Peter Schweizer and Eric Eggers — president and vice president of the Government Accountability Institute (GAI), respectively — reflected on the federal government’s internment of Japanese Americans following Japan’s attack of Pearl Harbor while discussing legislative measures proposed in New York to detain those the governor deemed “potentially dangerous to public health.”
Schweizer and Eggers examined government policies marketed as “public health” while guest-hosting Sean Hannity’s eponymous radio show on Monday.
New York state’s Assembly Bill A416 — legislation ostensibly proposed for purposes of “public health” — would empower the governor to detain any individual deemed “a threat to the public health.” The bill’s summary describes the legislation as “[relating] to the removal of cases, contacts and carriers of communicable diseases that are potentially dangerous to the public health.”
Schweizer described government power as “a blunt force instrument” while reflecting on Franklin D. Roosevelt’s internment of Japanese Americans. He said the White House sold its internment policy as protective of both Japanese Americans and Americans, more broadly.
“Let’s go back in history a little bit and talk about a comparison,” he stated. “It’s not a perfect comparison, but I think it’s a powerful one. … The United States was taken by surprise at Pearl Harbor,” he said. “It was a catastrophic intelligence failure by that administration. So … they said, ‘We are going to start interning in internment camps Japanese Americans,’ and the argument was, ‘We’re going to do this to protect Americans. We’re also going to do this to protect Japanese Americans.'”
Eggers replied, “It’s interesting to consider that parallels [sic]. Obviously COVID lockdowns and any policies related to COVID are not the same thing as an internment camp, but you had an event, people died, people were scared, the government went into action, and what they thought — and what all the smart people in the administration thought — was the right thing to do to protect people.”
Schweizer described abusive government decrees in the context of COVID-19 as an overcompensation following an initial failure. He warned of a trajectory and momentum towards further undermining fundamental rights.
He remarked, “What we’re seeing out of the New York State Assembly certainly is not the same as what Japanese Americans went through, but it’s moving in that direction, and it’s doubling down on taking away your civil liberties, because they failed to begin with, and they are now effectively trying to cover up their initial failing.”

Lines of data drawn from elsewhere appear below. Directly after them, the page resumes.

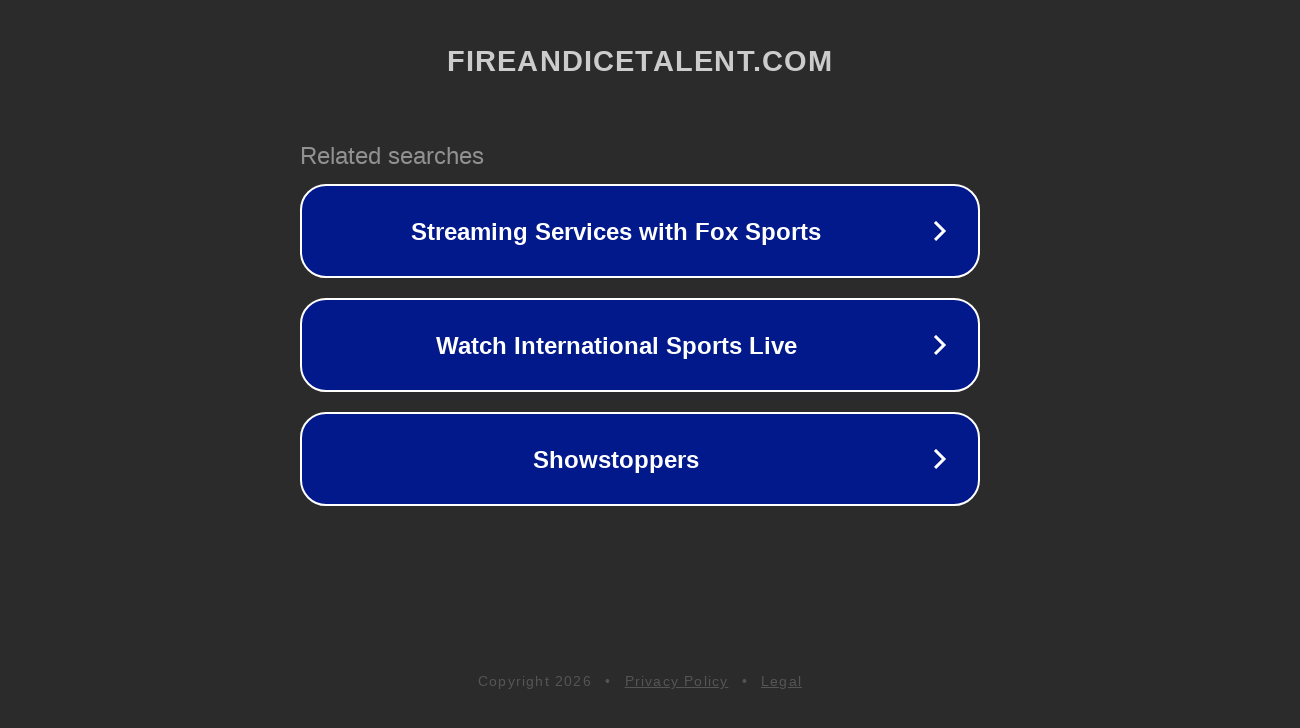

--- FILE ---
content_type: text/html; charset=utf-8
request_url: http://ww25.fireandicetalent.com/
body_size: 1074
content:
<!doctype html>
<html data-adblockkey="MFwwDQYJKoZIhvcNAQEBBQADSwAwSAJBANDrp2lz7AOmADaN8tA50LsWcjLFyQFcb/P2Txc58oYOeILb3vBw7J6f4pamkAQVSQuqYsKx3YzdUHCvbVZvFUsCAwEAAQ==_UMx+Z+QdD3pJ7csHFju6uX4KOSF0+RGwM84A/xzZStp4Lw6v1ZXG9f7QYEtt+RVRKg9mOvcm1QdCfaNtNvHiXQ==" lang="en" style="background: #2B2B2B;">
<head>
    <meta charset="utf-8">
    <meta name="viewport" content="width=device-width, initial-scale=1">
    <link rel="icon" href="[data-uri]">
    <link rel="preconnect" href="https://www.google.com" crossorigin>
</head>
<body>
<div id="target" style="opacity: 0"></div>
<script>window.park = "[base64]";</script>
<script src="/bWmcwdFLr.js"></script>
</body>
</html>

Eggers linked proposals for centralized government databases of COVID-19 vaccination records to the federal government’s use of census data to detain Japanese Americans during World War II.
He said, “One of the bills that’s been proposed is this idea of forcing all adult vaccine records into a state database, and as history will tell you … one of the ways … in which they identified all Japanese Americans in the 1940s was through census data, and they were able to go and find individual census records and identify Japanese Americans to get them — for their own safety — into internment camps.”
“This is the stuff that kind of freaks people out,” he added, “and it should.”
Eggers observed the social conditioning of fearing other Americans produced by government policy and news media narratives. He and Schweizer recalled a recent anecdote in a New York City hotel elevator given their travel to the Big Apple to host the Sean Hannity Show.
He remarked, “People now get on a elevator with you in a hotel, and you can see in their eyes, there’s this flicker of danger, because the social contract has been inverted, and we now have been told to see other people as threats to our physical well-being.”
He added:
[Japanese Americans] fell into a category that was perceived to be not obedient or not in line with what the government’s mission or agenda was at that time. You’ve heard some people draw comparisons between the unvaccinated and people considered to be hostile, but I think that’s what’s dangerous about this duality, like you’re either in or you’re not.
This inversion of the social contract [is] where we are now being told to see other human beings — other Americans — [as threats]. I think we’re meant to live in community with each other and help each other, and why I have such a such a hard time with it is that we’re now told to see that you could be a threat, you could physically impact my well-being, and I should be afraid of you, and I just think that’s so backwards and dangerous and unhealthy.
Schweizer and Eggers are hosts of The Drill Down, a weekly podcast describing itself as committed to exposing “crony capitalism, misuse of taxpayer monies, and other government corruption or malfeasance.”